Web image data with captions
══════════════════════════════
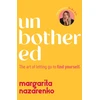 KNYGA Nazarenko Margarita Unbothered: The Art of Letting Go to Find Yourself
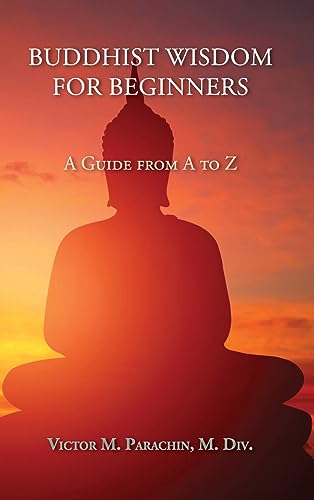 Parachin - Buddhist Wisdom for Beginners: A Guide from A to Z - New ha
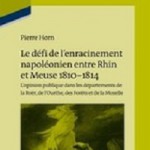 Le défi de l’enracinement napoléonien entre Rhin et Meuse, 1810-1814 L’opinion publique dans les départements de la Roër, de l’Ourthe, des Forêts et de la Moselle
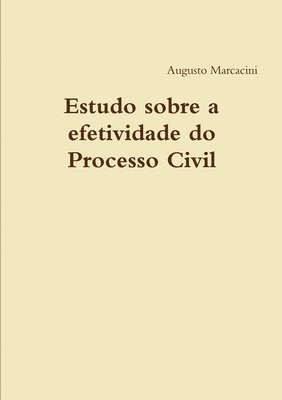 bokomslag Estudo sobre a efetividade do Processo Civil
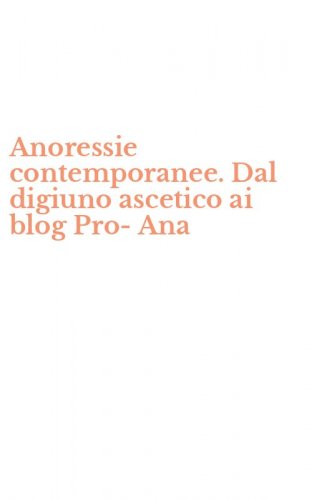 Anoressie contemporanee. Dal digiuno ascetico ai blog Pro-Ana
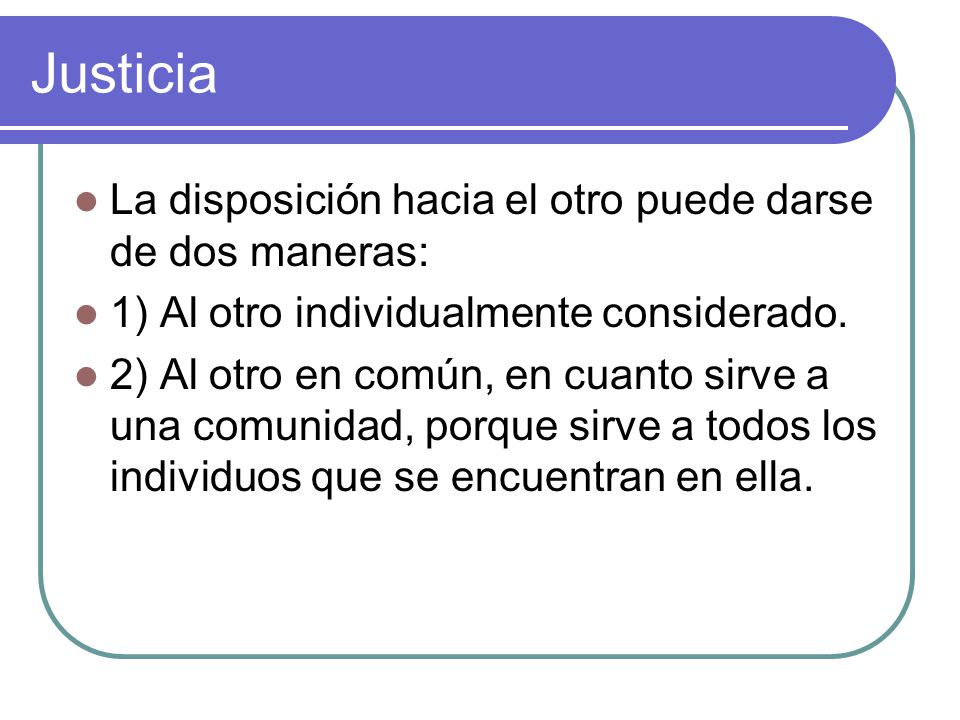 Justicia La disposición hacia el otro puede darse de dos maneras:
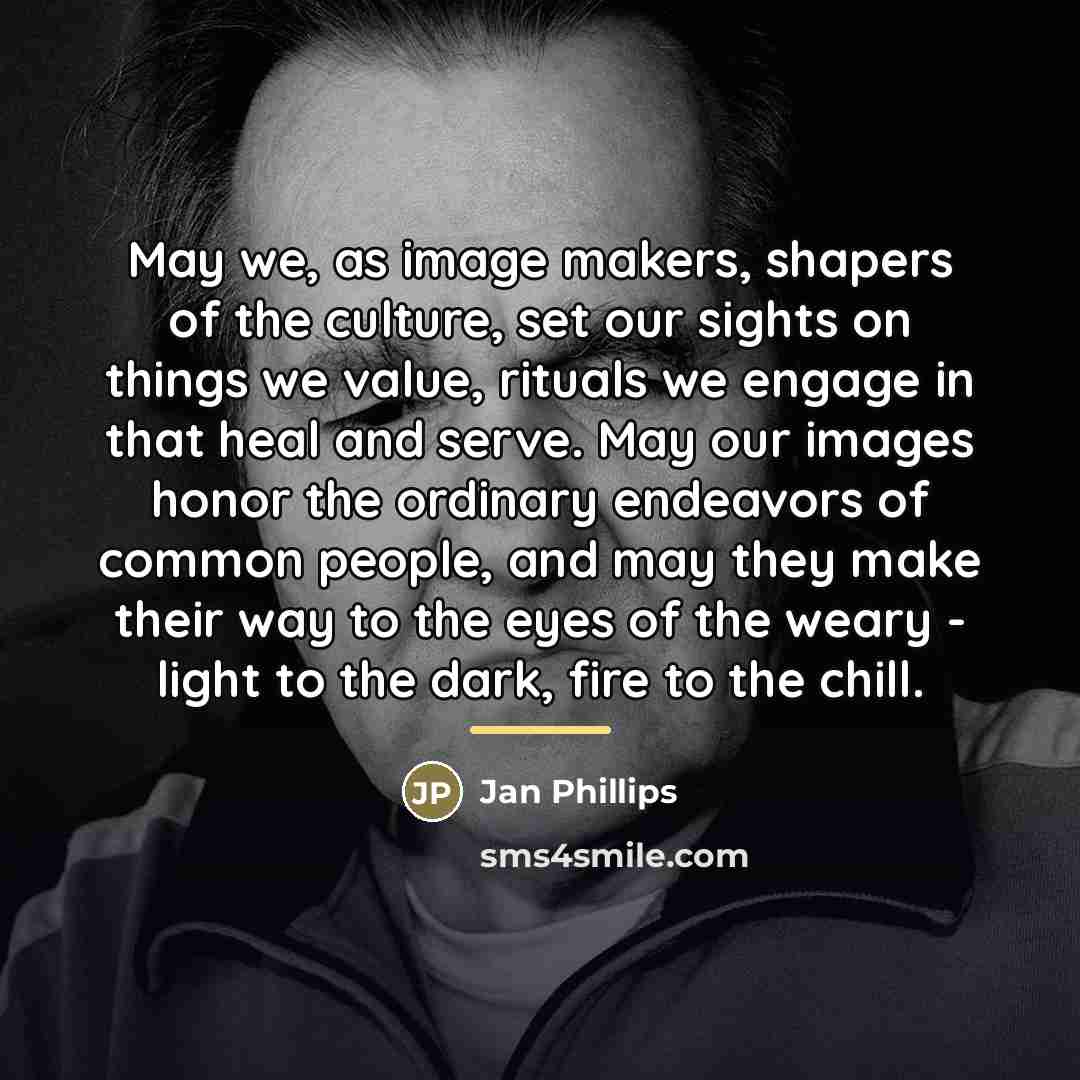 “May we, as image makers, shapers of the culture, set…” quote by Jan Phillips
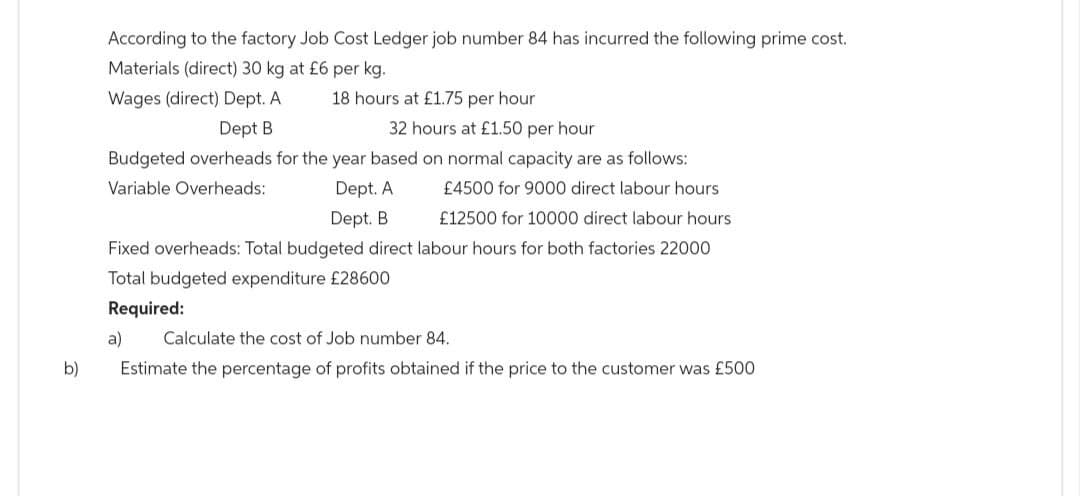 b)
According to the factory Job Cost Ledger job number 84 has incurred the following prime cost.
Materials (direct) 30 kg at £6 per kg.
Wages (direct) Dept. A
Dept B
32 hours at £1.50 per hour
Budgeted overheads for the year based on normal capacity are as follows:
Variable Overheads:
£4500 for 9000 direct labour hours
Dept. A
£12500 for 10000 direct labour hours.
18 hours at £1.75 per hour
Dept. B
Fixed overheads: Total budgeted direct labour hours for both factories 22000
Total budgeted expenditure £28600
Required:
a) Calculate the cost of Job number 84.
Estimate the percentage of profits obtained if the price to the customer was £500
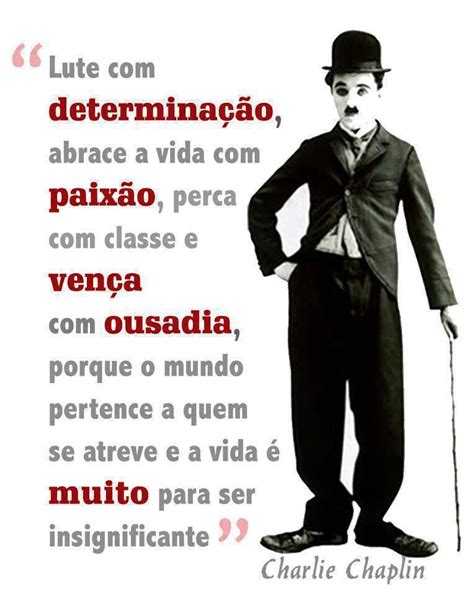 Imagens De Charlie Chaplin Charlie Chaplin Abrace A Vida Frases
══════════════════════════════
BRIEF
Please copy the text of every record above word for word, leaving out the pictures.

SOLUTION FOR THIS EXERCISE
 KNYGA Nazarenko Margarita Unbothered: The Art of Letting Go to Find Yourself
 Parachin - Buddhist Wisdom for Beginners: A Guide from A to Z - New ha
 Le défi de l’enracinement napoléonien entre Rhin et Meuse, 1810-1814 L’opinion publique dans les départements de la Roër, de l’Ourthe, des Forêts et de la Moselle
 bokomslag Estudo sobre a efetividade do Processo Civil
 Anoressie contemporanee. Dal digiuno ascetico ai blog Pro-Ana
 Justicia La disposición hacia el otro puede darse de dos maneras:
 “May we, as image makers, shapers of the culture, set…” quote by Jan Phillips
 b)
According to the factory Job Cost Ledger job number 84 has incurred the following prime cost.
Materials (direct) 30 kg at £6 per kg.
Wages (direct) Dept. A
Dept B
32 hours at £1.50 per hour
Budgeted overheads for the year based on normal capacity are as follows:
Variable Overheads:
£4500 for 9000 direct labour hours
Dept. A
£12500 for 10000 direct labour hours.
18 hours at £1.75 per hour
Dept. B
Fixed overheads: Total budgeted direct labour hours for both factories 22000
Total budgeted expenditure £28600
Required:
a) Calculate the cost of Job number 84.
Estimate the percentage of profits obtained if the price to the customer was £500
 Imagens De Charlie Chaplin Charlie Chaplin Abrace A Vida Frases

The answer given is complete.